**** Provided material
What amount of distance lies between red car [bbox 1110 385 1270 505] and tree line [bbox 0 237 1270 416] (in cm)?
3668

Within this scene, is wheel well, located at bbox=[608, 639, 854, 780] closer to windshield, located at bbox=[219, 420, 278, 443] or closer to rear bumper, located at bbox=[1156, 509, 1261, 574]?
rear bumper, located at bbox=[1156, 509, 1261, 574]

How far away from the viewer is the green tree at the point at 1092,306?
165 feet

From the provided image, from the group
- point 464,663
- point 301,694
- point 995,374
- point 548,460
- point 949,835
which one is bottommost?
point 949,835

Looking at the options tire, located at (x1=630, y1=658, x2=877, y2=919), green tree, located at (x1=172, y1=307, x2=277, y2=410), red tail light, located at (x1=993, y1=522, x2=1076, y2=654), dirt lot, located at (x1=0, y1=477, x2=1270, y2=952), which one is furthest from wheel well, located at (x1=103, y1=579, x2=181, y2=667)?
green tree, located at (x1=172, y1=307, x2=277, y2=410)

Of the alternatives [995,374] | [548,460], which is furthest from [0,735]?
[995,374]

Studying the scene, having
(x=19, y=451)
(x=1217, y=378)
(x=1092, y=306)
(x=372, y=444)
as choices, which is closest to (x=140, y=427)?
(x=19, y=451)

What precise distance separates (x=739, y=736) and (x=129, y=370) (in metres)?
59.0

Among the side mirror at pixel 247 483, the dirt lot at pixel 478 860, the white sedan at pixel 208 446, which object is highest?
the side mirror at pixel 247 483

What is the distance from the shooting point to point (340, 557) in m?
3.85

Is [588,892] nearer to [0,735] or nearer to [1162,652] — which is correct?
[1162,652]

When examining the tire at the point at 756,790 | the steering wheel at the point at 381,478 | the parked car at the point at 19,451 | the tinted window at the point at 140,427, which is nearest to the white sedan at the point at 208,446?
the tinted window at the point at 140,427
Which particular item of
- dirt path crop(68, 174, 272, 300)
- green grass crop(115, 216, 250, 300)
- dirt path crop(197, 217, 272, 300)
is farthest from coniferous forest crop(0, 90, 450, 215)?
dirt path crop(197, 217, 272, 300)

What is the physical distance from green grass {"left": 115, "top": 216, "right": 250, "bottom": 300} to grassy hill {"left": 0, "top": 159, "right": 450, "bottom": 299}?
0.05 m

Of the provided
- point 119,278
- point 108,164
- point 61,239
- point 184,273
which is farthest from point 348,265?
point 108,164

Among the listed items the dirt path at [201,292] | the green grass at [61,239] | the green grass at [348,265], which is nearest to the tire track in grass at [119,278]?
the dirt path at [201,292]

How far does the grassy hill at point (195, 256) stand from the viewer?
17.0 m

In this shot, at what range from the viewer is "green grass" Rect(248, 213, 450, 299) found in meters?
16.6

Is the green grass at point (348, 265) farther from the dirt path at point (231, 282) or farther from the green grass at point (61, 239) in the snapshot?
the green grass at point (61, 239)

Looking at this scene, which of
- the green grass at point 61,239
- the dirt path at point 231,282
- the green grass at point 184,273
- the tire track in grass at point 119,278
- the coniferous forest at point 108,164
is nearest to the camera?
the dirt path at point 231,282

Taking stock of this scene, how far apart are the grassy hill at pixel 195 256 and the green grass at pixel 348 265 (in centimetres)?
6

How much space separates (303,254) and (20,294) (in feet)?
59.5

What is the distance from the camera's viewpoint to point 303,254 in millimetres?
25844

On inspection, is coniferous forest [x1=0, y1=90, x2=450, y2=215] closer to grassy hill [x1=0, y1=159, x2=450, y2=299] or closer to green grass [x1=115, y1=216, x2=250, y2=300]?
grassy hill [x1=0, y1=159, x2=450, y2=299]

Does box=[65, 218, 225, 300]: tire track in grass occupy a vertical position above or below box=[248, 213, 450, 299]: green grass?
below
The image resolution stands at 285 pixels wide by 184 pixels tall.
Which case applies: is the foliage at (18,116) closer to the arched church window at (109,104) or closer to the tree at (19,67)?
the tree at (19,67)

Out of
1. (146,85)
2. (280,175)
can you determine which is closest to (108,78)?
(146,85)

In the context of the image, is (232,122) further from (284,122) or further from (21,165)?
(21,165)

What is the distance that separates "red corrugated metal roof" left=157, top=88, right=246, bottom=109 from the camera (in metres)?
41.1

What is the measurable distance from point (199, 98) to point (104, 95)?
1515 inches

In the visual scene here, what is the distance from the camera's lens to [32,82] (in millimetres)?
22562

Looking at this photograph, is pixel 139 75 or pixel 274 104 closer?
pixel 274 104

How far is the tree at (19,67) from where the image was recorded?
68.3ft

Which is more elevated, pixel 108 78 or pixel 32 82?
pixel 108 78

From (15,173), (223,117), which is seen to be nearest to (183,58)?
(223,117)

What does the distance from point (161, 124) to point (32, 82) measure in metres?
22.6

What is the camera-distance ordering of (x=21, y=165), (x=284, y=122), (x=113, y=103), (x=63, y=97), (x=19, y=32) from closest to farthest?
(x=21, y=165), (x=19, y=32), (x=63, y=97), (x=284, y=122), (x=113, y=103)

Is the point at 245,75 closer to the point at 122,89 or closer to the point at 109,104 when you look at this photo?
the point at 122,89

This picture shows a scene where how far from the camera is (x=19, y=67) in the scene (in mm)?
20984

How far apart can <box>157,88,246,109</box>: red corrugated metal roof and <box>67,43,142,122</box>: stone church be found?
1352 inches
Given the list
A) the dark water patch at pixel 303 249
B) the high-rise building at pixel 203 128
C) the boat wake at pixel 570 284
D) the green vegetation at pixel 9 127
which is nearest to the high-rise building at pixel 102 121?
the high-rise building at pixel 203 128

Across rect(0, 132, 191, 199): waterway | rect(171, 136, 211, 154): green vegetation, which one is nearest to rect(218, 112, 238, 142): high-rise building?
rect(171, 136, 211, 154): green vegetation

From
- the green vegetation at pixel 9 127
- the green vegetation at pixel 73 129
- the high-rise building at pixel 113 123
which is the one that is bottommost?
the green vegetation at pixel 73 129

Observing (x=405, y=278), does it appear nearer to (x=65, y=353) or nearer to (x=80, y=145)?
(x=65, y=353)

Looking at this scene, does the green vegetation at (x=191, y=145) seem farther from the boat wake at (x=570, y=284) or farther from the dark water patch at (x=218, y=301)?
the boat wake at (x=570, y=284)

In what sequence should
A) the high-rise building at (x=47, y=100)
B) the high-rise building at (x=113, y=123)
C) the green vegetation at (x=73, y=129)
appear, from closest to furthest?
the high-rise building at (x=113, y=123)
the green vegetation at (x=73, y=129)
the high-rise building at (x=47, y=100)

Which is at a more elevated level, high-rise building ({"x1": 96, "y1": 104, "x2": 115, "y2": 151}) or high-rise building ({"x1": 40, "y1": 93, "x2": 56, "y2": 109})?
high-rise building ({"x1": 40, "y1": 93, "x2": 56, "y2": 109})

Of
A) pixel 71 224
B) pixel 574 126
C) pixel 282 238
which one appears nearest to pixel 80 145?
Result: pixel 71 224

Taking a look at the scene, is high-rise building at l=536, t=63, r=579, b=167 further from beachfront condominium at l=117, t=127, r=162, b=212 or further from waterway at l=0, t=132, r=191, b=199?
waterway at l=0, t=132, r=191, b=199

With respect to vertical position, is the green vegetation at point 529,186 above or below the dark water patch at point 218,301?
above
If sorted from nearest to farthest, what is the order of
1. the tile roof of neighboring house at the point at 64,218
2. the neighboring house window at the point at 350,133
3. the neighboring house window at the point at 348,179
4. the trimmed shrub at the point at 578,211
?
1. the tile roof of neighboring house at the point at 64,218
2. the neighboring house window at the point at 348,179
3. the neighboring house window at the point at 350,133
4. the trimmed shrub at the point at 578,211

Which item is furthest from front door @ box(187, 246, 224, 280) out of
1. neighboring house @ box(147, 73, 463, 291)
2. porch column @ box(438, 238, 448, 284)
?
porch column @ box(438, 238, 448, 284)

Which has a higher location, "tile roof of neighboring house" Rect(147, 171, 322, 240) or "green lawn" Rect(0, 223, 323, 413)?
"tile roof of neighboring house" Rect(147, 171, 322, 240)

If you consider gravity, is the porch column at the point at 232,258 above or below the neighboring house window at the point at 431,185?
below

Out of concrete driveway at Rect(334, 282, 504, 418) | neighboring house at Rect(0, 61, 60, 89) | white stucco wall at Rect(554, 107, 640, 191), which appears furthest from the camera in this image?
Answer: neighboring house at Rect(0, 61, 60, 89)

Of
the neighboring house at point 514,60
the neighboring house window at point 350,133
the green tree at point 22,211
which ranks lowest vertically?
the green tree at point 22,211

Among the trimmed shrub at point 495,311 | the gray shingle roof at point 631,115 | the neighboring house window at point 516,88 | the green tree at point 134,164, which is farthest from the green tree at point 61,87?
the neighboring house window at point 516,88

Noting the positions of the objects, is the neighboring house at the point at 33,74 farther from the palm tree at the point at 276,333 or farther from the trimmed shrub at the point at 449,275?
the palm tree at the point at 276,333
********
*What is being asked*: Output exactly the lines between the one containing "If you consider" and the final line above, both inclusive.

*Solved exercise*:
If you consider gravity, is the porch column at the point at 232,258 above or below the neighboring house window at the point at 431,185?
below

Out of concrete driveway at Rect(334, 282, 504, 418) | neighboring house at Rect(0, 61, 60, 89) | white stucco wall at Rect(554, 107, 640, 191), which appears furthest from the camera in this image?
Answer: neighboring house at Rect(0, 61, 60, 89)

Of
the neighboring house at point 514,60
the neighboring house window at point 350,133
the green tree at point 22,211
which ranks lowest vertically?
the green tree at point 22,211

Among the trimmed shrub at point 495,311 | the gray shingle roof at point 631,115 | the neighboring house window at point 516,88 | the green tree at point 134,164, which is farthest from the green tree at point 61,87?
the neighboring house window at point 516,88

Noting the positions of the objects, is the neighboring house at the point at 33,74 farther from the palm tree at the point at 276,333 or farther from the trimmed shrub at the point at 449,275?
the palm tree at the point at 276,333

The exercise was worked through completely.